Chanterelles  or Eierschwammerl/ Pfiffferlinge © Nadya Kubik /

‘See if you can find some mushrooms in the woods, when you come home from school’ my mother said before leaving for work. September was the best time for picking mushrooms and of all the chores, this one was my favourite. I took my dog, a bitser of a German Shepherd and, wicker basket in hand, we headed off. Going mushrooming was an adventure, a reason to go exploring the woods with my favoured companion.

I was nine years old and knew all the edible mushrooms of the Vienna Woods. I followed my nose and went deep into the forest where the dappled light shimmered across shadows and birds courted each other atop the canopy of beech trees. I listened for the cuckoo, the woodpecker, and the chirpy lark. They accompanied me in song and lifted my spirits as I meandered from the path in search for mushrooms at the base of ancient tree trunks.  

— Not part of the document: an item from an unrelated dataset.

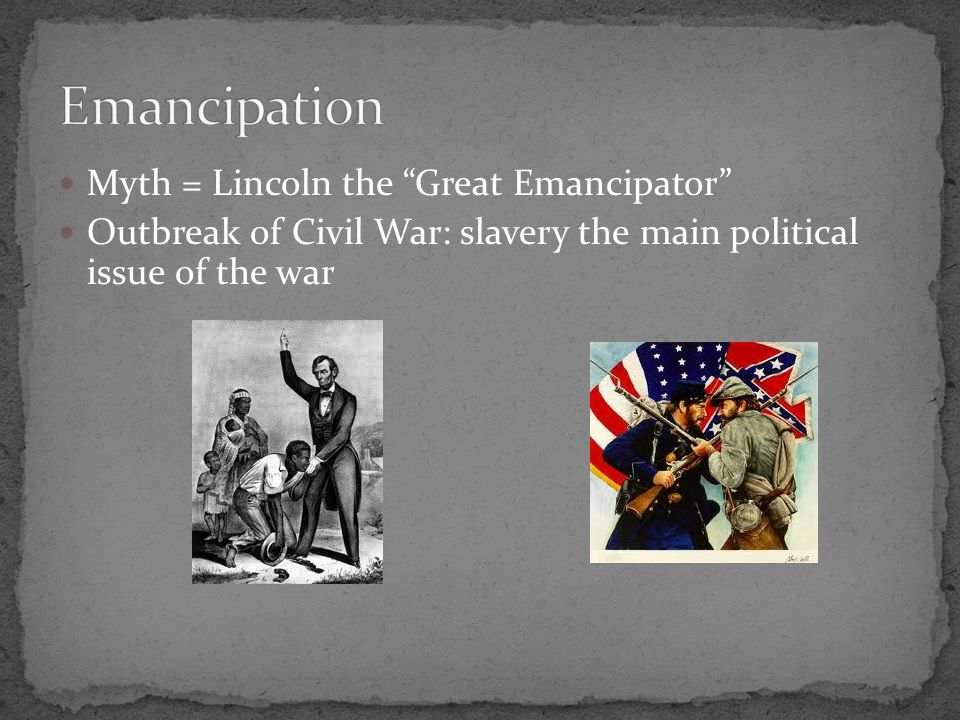 Myth = Lincoln the Great Emancipator Outbreak of Civil War: slavery the main political issue of the war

Looking for mushrooms was different to every other chore I had. It wasn’t time bound – I could justify being away for hours, unlike going to the shop to buy bread. To my dismay, my mother could calculate the time it took to walk there and back to the minute. Mushrooming, however, was an art, and art took its time. No one would accuse me of dawdling in the woods.

Deep in the forest, I felt at peace. Safe with the dog by my side, we looked out for one another. He never ran too far from my side. I was there to remove a thorn from his paw or find a cool stream for a drink, he was there to protect me. Sometimes, it was he who led me to the tastiest mushrooms. These afternoons were our precious time together.

While finding mushrooms for that night’s dinner should have been foremost on my mind, there were unexpected pleasures in the woods; a salamander that scuttled across the path and disappeared under leaves, a doe that looked deep into my eyes before trotting away. These encounters were pure rapture. I knew I belonged to this magical world and would always be welcomed home.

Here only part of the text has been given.